He wrote in a language of which it was the virtue to accrete, modify, and interrelate moments of emotional vision—moments at which the sense of being gains its greatest access—moments at which, by the felt nature of knowledge, the revealed thing is its own meaning; and he attempted to apply his language, in his major effort, to a theme that required a sweeping, discrete, indicative, anecdotal language, a language in which, by force of movement, mere cataloguing can replace and often surpass representation.

This reminds us, incidentally, that Crane is not at all like Whitman, despite his own insistence and “Cape Hatteras.” An indicative style was available to Whitman because he was at home in the realm of the obvious and trusted its relations. Crane was not at home there and had only the vaguest grasp of any relations. Whitman could place one obvious thing beside another and indicate a relation between them because a relation was certified by his whole sense of life. He did not need to insist. Crane had to insist, for the same reason that people whistle in the dark. In his poems, therefore, words which testify to relations are doomed to exaggerate them. His “Elizabethan” style is implicated in this predicament. In “The Wine Menagerie” he writes:

   Wine talons
Build freedom up about me and distill
This competence….

In “The Harbor Dawn”:

   The Sky,
Cool feathery fold, suspends, distills
This wavering slumber….

In “The Dance” a star “bled into the dawn.”

Now and again, Crane had misgivings about the exemplary figure of his poetry. In 1926, after reading Spengler’s Decline of the West, he wrote a rueful letter to Waldo Frank about The Bridge. “The very idea of a bridge,” he said, “depends upon certain “spiritual convictions.” In this age of disbelief “the bridge as a symbol today has no significance beyond an economical approach to shorter hours, quicker lunches, behaviorism and toothpicks.” I am not sure, one exaggeration stirring another, that those who use Brooklyn Bridge as a mere instrument to these daily ends are not wiser, after all, than the arching poet, on the grounds that a feasible use is better than an impossibly sublime demand. Mediating between exaggerations, Marianne Moore’s poem “Granite and Steel” praises the “enfranchising cable” of the same bridge, sings John Roebling’s harmony of the eye and the eye of the mind, and leaves the bridge as it is, “an actuality,” as it is, subject only to the flick of Miss Moore’s imagination. It seems clear to me that Miss Moore has chosen the better way, the more poetic as well as the more religious way. The “force of movement” which Blackmur describes is, in Miss Moore’s poem, a quality in the syntax which, moving things along, keeps each in its proper place. It is an achievement of luminous intelligence; call it, in Williams’s word, measure. Perhaps it is worth remarking now that the resplendent things in Crane’s poetry are marvels of diction. Where the poems fail, normally, they fail in syntax, force of movement, indication.

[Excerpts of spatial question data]
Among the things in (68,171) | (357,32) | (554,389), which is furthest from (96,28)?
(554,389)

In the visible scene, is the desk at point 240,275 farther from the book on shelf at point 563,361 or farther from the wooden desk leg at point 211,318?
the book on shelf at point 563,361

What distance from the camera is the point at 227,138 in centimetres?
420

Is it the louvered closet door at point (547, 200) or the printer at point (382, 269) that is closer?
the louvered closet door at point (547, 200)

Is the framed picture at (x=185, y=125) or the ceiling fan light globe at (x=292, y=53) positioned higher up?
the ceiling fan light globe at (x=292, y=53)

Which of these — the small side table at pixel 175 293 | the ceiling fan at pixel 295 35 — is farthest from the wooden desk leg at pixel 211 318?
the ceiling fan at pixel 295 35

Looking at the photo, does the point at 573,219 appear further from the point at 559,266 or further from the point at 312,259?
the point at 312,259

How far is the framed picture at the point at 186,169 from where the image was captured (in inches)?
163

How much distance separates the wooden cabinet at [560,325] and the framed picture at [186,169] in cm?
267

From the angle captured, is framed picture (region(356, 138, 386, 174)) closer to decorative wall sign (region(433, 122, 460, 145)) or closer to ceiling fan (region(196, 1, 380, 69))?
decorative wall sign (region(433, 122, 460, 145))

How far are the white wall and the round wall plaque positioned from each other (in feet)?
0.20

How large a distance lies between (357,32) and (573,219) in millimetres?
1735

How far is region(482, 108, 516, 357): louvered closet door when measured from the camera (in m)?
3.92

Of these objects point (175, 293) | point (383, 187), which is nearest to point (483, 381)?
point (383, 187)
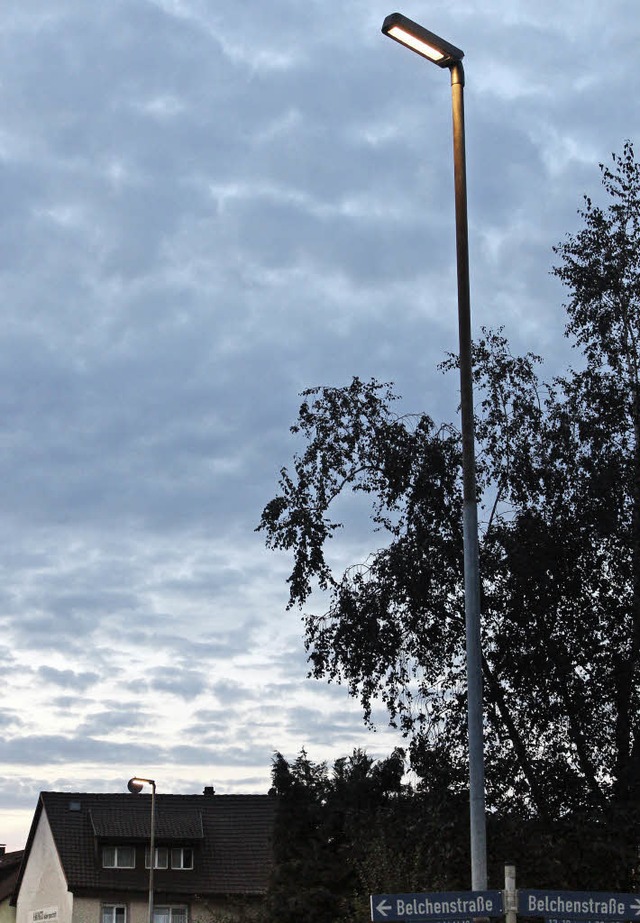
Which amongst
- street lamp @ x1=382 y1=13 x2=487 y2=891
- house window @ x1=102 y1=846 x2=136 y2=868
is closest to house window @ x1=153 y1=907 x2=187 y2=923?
house window @ x1=102 y1=846 x2=136 y2=868

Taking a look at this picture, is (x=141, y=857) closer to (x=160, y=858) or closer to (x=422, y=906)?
(x=160, y=858)

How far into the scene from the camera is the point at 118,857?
68.1m

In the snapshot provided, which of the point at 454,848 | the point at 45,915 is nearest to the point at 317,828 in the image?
the point at 454,848

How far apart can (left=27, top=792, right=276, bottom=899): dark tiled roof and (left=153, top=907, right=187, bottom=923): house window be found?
888 mm

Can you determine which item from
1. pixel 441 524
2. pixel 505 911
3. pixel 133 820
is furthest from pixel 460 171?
pixel 133 820

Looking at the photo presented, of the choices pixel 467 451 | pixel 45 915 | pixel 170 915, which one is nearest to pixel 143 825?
pixel 170 915

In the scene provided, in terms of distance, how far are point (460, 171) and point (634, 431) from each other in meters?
15.3

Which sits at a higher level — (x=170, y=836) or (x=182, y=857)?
(x=170, y=836)

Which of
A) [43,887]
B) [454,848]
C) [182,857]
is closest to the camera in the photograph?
[454,848]

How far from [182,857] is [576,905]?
59.7 metres

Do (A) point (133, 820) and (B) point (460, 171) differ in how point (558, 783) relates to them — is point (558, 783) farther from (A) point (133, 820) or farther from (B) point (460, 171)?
(A) point (133, 820)

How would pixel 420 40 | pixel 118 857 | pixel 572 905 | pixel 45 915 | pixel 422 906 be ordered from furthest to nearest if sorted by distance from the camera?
pixel 45 915, pixel 118 857, pixel 420 40, pixel 572 905, pixel 422 906

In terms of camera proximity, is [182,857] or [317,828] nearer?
[317,828]

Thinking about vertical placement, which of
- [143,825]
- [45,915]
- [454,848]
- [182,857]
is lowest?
[45,915]
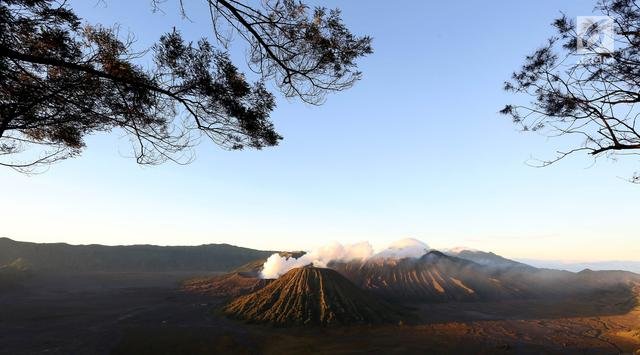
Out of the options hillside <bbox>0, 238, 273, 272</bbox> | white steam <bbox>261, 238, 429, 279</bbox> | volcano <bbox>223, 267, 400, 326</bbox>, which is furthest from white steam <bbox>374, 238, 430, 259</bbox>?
hillside <bbox>0, 238, 273, 272</bbox>

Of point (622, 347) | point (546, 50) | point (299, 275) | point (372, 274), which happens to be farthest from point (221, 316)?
point (546, 50)

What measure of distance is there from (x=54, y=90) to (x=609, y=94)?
10022mm

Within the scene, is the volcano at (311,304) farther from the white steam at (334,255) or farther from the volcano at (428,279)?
the white steam at (334,255)

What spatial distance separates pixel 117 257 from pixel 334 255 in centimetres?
5927

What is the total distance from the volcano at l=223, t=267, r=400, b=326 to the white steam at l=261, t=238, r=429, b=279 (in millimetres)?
20144

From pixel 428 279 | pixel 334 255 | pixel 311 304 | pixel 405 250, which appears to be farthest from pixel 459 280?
pixel 311 304

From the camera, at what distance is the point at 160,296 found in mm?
48094

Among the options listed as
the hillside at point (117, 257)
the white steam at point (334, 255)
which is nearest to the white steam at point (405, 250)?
the white steam at point (334, 255)

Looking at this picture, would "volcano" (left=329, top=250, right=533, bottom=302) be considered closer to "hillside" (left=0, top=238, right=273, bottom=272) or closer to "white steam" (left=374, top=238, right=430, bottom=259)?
"white steam" (left=374, top=238, right=430, bottom=259)

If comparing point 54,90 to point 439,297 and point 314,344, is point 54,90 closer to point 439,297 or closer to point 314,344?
point 314,344

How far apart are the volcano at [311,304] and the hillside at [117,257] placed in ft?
204

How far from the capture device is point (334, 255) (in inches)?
2507

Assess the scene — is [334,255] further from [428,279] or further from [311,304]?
[311,304]

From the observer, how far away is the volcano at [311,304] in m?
33.8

◆ **Set exercise A**: Translate this sentence from the Hart Crane essay into Spanish: "Whitman could place one obvious thing beside another and indicate a relation between them because a relation was certified by his whole sense of life."
◆ **Set exercise B**: According to the Hart Crane essay, why are the words in Crane's poems that testify to relations doomed to exaggerate them?
◆ **Set exercise C**: Carry the Hart Crane essay forward from its final sentence.

◆ **Task answer A**: Whitman podía colocar una cosa obvia junto a otra e indicar una relación entre ellas porque toda su percepción de la vida certificaba esa relación.

◆ **Task answer B**: Crane was not at home in the realm of the obvious and had only the vaguest grasp of any relations. He therefore had to insist on them, the way people whistle in the dark. That insistence makes his words exaggerate the relations they assert.

◆ **Task answer C**:
This brings us back to The Bridge. Mr. Lewis, trying hard to enforce the unity of the poem against those readers who find it a heap of gorgeous fragments, grounds everything in “the visionary imagination.” This means, in cooler terms, that the unity of the poem is totally dependent upon the sensibility of the poet, its “plot” the graph of his interests. Mr. Lewis speaks of “the gradual permeation of an entire culture by the power of poetic vision,” but in fact he defeats argument by making the poem an idealist assertion, Crane’s Supreme Fiction. It may be necessary to settle for this, since no other mode of unity seems to apply. Kenneth Burke once observed, reviewing G. H. Mead’s Philosophy of the Act, that “the strategy of romantic philosophy [which Mead likens to the beginnings of self-consciousness at adolescence] was to identify the individual Self metaphysically with an Absolute Self, thereby making the reflexive act the very essence of the universe, a state of affairs that is open to lewd caricature.” This gives Crane’s poetry, and especially The Bridge, the right connotations. It also glosses Mr. Lewis’s tendency, inevitable if you begin where he begins, to read Crane’s poems as parables of the poetic imagination. Even “The Air Plant” is turned in this direction. The trouble with the argument is that Crane’s poems soon begin to sound like “The Man with the Blue Guitar,” Stevens’s “Tom-tom, c’est moi.” I am not sure that Mr. Lewis intends to go as far as this, but I think he must, to be consistent.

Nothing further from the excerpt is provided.